Anyway, I cannot bring myself to pay, on road, anything more than Rs 12-13 lakhs for what is at the end of the day a pocket SUV. If Maruti would bring out a better appointed, rattle free SX4 in hatch form, throw in genuine 4x4 running gear ( not the all time 4wd nonsense ), give it a little more ground clearance than what the ZXI version has today, that would be the ideal car for me! Or something on those lines by someone else.....one day perhaps
|20th November 2010, 08:36||#150|
Senior - BHPian
Agreed the Fortuner is big as is the Pajero. Yes taking it out on our roads can be a pain.
But these vehicles do have the space that some of us like and need.
The Yeti in comparison is an excellent compact SUV but the current price has gone to stratospherically high levels - yes it would have been tremendous value at 12-13 lacs despite there being bigger options at that price like the Scorpio and Safari - the quality and trim/equipment levels of the Skoda alone would have been the clincher apart from the Euro tag.

*Work request 1:*
Answer each question from the SUV discussion above.
(a) What is the most the first writer is willing to pay on road for a pocket SUV?
(b) Which two vehicles does the second writer agree are big?
(c) Which two vehicles are named as bigger options at the 12-13 lacs price?
*Work request 2:*
According to the SUV discussion, why would the Yeti have been tremendous value at 12-13 lacs even though bigger vehicles were available at that price?
*Work request 3:*
Rewrite the paragraph of the SUV discussion that begins "Anyway, I cannot bring myself" as a short list, keeping its main facts.

*Records provided:*
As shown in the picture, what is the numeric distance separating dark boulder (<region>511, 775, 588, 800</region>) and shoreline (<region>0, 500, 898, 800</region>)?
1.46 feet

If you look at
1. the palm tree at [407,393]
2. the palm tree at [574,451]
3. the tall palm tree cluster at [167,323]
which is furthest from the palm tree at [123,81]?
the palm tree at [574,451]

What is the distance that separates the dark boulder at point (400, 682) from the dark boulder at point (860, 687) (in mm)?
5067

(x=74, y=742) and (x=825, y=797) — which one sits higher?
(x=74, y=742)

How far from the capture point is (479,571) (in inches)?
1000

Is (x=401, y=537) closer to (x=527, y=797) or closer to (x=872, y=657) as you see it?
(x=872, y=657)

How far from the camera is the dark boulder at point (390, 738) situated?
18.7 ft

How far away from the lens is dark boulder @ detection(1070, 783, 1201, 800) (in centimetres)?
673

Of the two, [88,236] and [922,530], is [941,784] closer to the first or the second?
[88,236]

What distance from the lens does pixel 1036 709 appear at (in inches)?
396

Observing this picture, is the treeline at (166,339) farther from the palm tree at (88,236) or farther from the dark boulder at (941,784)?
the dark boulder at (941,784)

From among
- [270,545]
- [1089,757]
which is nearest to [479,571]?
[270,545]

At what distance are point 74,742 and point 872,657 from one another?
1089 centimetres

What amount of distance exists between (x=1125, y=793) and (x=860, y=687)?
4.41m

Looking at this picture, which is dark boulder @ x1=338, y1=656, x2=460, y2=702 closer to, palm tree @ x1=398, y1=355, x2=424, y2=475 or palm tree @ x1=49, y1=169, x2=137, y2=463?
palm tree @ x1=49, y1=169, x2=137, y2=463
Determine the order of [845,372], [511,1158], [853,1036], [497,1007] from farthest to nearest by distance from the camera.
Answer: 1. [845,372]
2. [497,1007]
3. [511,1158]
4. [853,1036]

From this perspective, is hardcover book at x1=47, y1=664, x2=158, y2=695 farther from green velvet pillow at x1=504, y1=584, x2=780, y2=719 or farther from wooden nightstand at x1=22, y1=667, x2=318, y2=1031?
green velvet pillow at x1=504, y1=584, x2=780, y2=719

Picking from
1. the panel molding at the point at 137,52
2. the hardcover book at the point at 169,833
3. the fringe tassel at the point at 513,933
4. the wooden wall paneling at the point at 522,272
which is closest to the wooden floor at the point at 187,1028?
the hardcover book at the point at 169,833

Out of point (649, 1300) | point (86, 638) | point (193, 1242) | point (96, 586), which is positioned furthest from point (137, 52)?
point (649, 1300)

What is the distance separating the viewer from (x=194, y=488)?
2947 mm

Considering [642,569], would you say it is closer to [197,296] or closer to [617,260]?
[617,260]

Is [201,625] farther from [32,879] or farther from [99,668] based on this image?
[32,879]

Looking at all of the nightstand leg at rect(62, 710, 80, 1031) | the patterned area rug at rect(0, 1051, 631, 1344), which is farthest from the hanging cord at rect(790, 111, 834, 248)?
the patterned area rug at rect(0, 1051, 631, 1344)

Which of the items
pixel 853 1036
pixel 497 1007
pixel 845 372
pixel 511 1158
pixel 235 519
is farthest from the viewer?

*Written answer 1:*
(a) Rs 12-13 lakhs.
(b) The Fortuner and the Pajero.
(c) The Scorpio and the Safari.

*Written answer 2:*
The Skoda's quality and its trim and equipment levels alone would have decided the choice. Its Euro tag would have added to that appeal.

*Written answer 3:*
- The writer will not pay more than Rs 12-13 lakhs on road for a pocket SUV.
- The ideal car would be a better-appointed, rattle-free SX4 from Maruti in hatch form.
- It would have genuine 4x4 running gear, not all-time 4wd.
- It would have a little more ground clearance than the current ZXI version.
- A similar car from another maker would also do, perhaps one day.